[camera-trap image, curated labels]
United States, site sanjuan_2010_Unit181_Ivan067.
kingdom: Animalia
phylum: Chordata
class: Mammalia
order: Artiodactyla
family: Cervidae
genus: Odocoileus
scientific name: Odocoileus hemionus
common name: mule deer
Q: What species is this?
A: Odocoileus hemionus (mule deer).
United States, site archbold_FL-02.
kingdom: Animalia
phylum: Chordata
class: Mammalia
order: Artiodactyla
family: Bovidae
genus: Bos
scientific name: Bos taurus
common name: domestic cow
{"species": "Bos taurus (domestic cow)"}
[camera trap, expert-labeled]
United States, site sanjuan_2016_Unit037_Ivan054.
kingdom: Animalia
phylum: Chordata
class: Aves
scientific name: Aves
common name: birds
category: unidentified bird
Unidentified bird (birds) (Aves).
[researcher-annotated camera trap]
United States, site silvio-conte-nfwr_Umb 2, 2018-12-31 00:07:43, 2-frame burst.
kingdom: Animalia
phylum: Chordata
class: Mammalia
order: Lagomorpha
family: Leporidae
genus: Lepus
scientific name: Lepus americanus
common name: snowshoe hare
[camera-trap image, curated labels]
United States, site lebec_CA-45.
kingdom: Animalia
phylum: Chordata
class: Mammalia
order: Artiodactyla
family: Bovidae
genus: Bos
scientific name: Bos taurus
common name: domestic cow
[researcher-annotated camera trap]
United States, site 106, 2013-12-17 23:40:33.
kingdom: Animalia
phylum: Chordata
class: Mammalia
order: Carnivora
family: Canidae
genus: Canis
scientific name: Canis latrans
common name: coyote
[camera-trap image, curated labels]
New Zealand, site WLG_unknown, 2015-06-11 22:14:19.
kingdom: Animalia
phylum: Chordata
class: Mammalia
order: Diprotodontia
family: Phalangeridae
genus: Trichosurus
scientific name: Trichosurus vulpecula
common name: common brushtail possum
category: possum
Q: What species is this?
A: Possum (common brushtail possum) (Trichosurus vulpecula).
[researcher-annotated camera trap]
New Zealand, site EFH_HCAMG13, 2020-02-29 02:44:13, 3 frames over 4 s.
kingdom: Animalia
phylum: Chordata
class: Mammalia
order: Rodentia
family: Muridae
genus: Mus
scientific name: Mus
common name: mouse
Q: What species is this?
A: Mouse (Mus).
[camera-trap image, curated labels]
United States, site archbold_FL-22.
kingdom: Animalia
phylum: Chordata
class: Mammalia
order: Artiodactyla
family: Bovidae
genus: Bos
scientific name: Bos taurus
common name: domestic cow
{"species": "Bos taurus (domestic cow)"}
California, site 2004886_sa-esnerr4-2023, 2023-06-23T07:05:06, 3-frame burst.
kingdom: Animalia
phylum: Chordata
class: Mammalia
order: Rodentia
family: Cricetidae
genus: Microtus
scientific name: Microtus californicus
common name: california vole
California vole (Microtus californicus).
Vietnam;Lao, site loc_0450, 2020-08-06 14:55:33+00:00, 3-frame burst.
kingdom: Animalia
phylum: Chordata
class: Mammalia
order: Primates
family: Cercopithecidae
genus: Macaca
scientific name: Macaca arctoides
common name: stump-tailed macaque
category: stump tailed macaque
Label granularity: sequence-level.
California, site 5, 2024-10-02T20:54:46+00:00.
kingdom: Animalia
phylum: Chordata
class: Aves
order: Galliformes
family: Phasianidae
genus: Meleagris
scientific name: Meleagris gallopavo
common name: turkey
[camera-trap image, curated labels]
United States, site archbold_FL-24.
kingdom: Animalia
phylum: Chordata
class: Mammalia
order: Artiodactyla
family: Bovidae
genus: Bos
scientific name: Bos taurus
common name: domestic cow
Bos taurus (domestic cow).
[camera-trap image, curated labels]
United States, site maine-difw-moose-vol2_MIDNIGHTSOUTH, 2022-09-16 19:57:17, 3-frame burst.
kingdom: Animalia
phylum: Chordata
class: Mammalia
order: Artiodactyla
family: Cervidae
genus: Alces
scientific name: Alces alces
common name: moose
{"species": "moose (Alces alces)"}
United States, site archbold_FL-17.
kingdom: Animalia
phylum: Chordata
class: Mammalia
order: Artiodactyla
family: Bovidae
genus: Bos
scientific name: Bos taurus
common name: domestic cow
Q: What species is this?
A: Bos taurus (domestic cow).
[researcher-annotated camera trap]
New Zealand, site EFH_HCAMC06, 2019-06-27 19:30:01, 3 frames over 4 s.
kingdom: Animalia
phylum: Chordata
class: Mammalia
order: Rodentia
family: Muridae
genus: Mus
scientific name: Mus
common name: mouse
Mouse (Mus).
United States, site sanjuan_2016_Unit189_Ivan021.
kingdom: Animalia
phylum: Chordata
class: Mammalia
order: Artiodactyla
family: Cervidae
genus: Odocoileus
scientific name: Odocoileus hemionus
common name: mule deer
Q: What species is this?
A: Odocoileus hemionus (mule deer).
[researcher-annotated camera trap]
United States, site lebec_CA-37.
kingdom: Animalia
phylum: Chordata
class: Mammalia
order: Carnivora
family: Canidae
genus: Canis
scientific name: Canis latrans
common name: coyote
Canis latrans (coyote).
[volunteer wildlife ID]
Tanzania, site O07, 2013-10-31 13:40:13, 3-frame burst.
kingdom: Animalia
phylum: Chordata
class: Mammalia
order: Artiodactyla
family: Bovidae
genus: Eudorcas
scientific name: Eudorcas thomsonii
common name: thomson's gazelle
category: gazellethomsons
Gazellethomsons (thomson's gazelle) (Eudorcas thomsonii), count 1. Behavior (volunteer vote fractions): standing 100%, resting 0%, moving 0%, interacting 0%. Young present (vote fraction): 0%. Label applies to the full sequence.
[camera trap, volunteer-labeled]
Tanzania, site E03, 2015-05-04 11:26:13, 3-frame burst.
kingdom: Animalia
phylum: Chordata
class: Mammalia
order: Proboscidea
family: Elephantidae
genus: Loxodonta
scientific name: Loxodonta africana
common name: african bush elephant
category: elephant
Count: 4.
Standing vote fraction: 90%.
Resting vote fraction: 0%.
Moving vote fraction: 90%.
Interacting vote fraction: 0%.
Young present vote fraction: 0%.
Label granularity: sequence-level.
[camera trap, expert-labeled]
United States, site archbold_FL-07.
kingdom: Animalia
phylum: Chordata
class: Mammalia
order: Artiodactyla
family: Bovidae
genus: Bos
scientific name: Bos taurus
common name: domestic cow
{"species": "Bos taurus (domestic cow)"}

------------------------------------

--- Work order ---
Search the entries above for the string "Tanzania", and report each line where it occurs.

--- Task response ---
Tanzania, site O07, 2013-10-31 13:40:13, 3-frame burst.
Tanzania, site E03, 2015-05-04 11:26:13, 3-frame burst.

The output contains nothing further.